Updated on May 27, 2013
Scissor-tailed Flycatcher in Flight
Scissor-tailed Flycatcher in Flight | Source

Oklahoma Tornado Watch

As you all know, the weather has been very unsettled in Oklahoma, which includes the devastating tornado in Moore, that took a number of lives. For those of you that are curious on how birds and animals weather storms like this, they just do as we do, hang on for dear life and hope for the best. With high winds, many are not able to do that, and sadly perish like people do that are not prepared.

Brown Thrasher
Brown Thrasher | Source

Humor in the Bird World

A few humorous things occurred this week. On Monday, three male Red-winged Blackbirds chased one of the resident Red-shouldered Hawks through bushes and trees. It erred just because it happened to go through what they claimed as their territory. I observed this poor hawk try to lie low in a cluster of trees, but the blackbirds just infiltrated and drove the hawk out of the area completely. It was quite a show.

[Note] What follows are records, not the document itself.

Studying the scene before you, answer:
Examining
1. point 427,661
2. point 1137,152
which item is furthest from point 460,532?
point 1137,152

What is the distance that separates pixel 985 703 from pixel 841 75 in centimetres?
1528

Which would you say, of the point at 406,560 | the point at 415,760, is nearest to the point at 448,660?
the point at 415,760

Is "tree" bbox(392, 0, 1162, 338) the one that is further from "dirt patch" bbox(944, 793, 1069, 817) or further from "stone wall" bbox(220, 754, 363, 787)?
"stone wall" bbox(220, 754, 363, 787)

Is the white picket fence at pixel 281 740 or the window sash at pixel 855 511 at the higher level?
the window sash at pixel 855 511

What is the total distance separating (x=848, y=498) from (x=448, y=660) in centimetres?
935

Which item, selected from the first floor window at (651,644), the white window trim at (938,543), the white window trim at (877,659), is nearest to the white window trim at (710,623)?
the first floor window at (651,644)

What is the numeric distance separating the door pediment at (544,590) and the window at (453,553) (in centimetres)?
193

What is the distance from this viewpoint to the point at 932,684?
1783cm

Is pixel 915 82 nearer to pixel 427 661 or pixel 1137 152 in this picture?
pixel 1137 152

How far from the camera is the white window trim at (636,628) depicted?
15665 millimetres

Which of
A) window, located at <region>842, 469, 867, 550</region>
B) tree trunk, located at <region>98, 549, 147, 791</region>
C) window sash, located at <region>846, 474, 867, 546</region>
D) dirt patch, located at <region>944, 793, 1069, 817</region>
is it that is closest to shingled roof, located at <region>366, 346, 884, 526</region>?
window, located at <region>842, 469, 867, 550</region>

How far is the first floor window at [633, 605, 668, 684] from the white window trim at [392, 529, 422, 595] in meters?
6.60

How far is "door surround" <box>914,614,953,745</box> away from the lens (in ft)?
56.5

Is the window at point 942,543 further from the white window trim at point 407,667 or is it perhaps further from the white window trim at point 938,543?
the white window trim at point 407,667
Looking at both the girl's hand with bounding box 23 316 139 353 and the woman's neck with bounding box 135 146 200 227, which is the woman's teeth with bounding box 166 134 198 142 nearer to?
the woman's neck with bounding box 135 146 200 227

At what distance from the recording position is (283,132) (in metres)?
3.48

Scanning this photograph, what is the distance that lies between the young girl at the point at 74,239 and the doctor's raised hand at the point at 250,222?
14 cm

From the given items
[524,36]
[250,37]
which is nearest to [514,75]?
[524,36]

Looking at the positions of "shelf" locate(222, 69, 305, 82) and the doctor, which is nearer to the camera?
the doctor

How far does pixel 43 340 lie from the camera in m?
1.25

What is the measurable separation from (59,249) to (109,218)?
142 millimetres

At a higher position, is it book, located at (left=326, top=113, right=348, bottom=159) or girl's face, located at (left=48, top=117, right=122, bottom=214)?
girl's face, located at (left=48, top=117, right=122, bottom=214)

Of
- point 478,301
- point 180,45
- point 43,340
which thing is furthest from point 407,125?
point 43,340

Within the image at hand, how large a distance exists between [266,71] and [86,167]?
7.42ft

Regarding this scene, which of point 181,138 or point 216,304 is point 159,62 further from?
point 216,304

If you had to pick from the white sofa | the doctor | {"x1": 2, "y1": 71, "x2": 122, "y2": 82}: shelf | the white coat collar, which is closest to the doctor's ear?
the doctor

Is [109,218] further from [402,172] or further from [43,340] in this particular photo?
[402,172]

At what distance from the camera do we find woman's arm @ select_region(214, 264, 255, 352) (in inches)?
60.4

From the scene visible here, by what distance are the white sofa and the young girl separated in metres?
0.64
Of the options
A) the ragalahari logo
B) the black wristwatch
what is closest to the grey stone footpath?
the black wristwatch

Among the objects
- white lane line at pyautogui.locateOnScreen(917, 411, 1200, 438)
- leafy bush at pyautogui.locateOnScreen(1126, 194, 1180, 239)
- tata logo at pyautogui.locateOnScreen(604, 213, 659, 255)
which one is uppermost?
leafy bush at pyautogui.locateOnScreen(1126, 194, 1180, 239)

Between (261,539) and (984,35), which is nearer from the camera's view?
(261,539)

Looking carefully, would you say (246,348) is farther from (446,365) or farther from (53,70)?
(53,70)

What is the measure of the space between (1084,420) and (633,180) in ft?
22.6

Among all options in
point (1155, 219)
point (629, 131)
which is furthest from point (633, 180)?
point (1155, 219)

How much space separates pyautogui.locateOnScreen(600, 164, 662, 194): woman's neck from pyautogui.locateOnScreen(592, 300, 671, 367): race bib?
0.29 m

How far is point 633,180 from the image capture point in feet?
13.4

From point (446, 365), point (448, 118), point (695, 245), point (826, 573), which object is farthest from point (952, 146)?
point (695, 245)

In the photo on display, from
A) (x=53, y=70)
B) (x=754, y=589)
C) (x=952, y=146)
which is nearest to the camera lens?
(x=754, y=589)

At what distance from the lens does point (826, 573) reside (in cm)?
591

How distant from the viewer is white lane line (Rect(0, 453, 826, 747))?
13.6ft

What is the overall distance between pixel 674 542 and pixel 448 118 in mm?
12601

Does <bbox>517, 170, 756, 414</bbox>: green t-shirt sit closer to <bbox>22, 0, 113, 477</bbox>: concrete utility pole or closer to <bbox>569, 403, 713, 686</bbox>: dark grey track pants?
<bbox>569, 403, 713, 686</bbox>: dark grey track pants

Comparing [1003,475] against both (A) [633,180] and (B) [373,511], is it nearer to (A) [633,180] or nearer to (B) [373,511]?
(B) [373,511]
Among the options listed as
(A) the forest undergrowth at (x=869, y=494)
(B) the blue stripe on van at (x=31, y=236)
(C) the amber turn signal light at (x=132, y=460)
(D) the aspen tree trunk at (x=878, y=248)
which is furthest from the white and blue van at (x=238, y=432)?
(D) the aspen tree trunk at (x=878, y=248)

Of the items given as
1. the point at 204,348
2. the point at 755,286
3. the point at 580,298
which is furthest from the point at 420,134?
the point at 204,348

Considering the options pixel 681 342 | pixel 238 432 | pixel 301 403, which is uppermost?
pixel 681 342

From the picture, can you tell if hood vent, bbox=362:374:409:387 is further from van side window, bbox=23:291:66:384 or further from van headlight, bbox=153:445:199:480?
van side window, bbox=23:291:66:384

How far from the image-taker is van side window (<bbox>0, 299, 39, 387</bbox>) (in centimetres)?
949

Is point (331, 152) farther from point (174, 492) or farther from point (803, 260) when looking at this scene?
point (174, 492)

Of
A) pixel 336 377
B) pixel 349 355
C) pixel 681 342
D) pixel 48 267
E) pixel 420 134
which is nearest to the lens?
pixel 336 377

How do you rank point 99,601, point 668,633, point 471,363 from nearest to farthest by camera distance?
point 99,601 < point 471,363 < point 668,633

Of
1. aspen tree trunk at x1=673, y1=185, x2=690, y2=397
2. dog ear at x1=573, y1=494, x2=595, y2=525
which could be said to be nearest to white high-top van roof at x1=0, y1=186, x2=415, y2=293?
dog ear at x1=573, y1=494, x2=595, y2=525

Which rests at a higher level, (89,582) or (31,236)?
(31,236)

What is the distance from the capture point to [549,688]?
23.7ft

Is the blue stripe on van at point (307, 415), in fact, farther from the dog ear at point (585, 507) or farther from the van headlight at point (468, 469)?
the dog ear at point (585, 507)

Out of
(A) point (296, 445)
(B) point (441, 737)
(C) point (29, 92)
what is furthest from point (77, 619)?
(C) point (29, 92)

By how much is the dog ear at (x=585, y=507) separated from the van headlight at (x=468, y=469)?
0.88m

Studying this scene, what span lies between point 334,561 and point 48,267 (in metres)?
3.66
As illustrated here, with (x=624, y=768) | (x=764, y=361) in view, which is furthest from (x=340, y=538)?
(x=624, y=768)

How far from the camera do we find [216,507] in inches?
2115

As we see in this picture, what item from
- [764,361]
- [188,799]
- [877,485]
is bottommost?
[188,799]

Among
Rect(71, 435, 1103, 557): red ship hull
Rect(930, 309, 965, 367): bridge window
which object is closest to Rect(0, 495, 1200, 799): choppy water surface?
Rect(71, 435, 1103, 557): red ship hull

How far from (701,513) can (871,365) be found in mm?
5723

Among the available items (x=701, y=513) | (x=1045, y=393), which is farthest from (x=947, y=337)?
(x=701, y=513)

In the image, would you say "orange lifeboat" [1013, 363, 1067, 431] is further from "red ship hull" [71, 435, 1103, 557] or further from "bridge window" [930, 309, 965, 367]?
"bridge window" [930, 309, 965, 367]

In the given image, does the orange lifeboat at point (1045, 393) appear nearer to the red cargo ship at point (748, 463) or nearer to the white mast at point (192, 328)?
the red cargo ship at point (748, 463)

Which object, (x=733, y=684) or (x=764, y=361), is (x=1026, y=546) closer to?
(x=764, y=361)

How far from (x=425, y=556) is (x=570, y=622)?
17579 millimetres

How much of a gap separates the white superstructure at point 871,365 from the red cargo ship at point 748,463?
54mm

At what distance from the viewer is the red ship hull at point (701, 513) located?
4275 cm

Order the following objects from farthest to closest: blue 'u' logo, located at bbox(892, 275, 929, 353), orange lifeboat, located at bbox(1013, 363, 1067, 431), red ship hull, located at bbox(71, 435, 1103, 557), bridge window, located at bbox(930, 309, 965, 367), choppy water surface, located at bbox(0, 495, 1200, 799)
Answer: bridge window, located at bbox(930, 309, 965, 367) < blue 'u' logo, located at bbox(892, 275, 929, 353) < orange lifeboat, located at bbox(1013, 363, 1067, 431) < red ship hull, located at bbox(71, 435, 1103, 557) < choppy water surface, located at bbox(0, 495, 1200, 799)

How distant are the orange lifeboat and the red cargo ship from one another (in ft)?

On Saturday, a Brown Thrasher was apparently in a mood for trouble, hiding within leaves of a tall tree calling like a Baltimore Oriole. It attracted one, too, and when the oriole saw who had been calling, he did an about-face. I can imagine the thoughts that were running through that poor oriole’s head. The Brown Thrasher soon showed himself, obviously proud of what he had done, and continued to call for other unsuspecting orioles, but to no avail. Even birds like to irritate each other.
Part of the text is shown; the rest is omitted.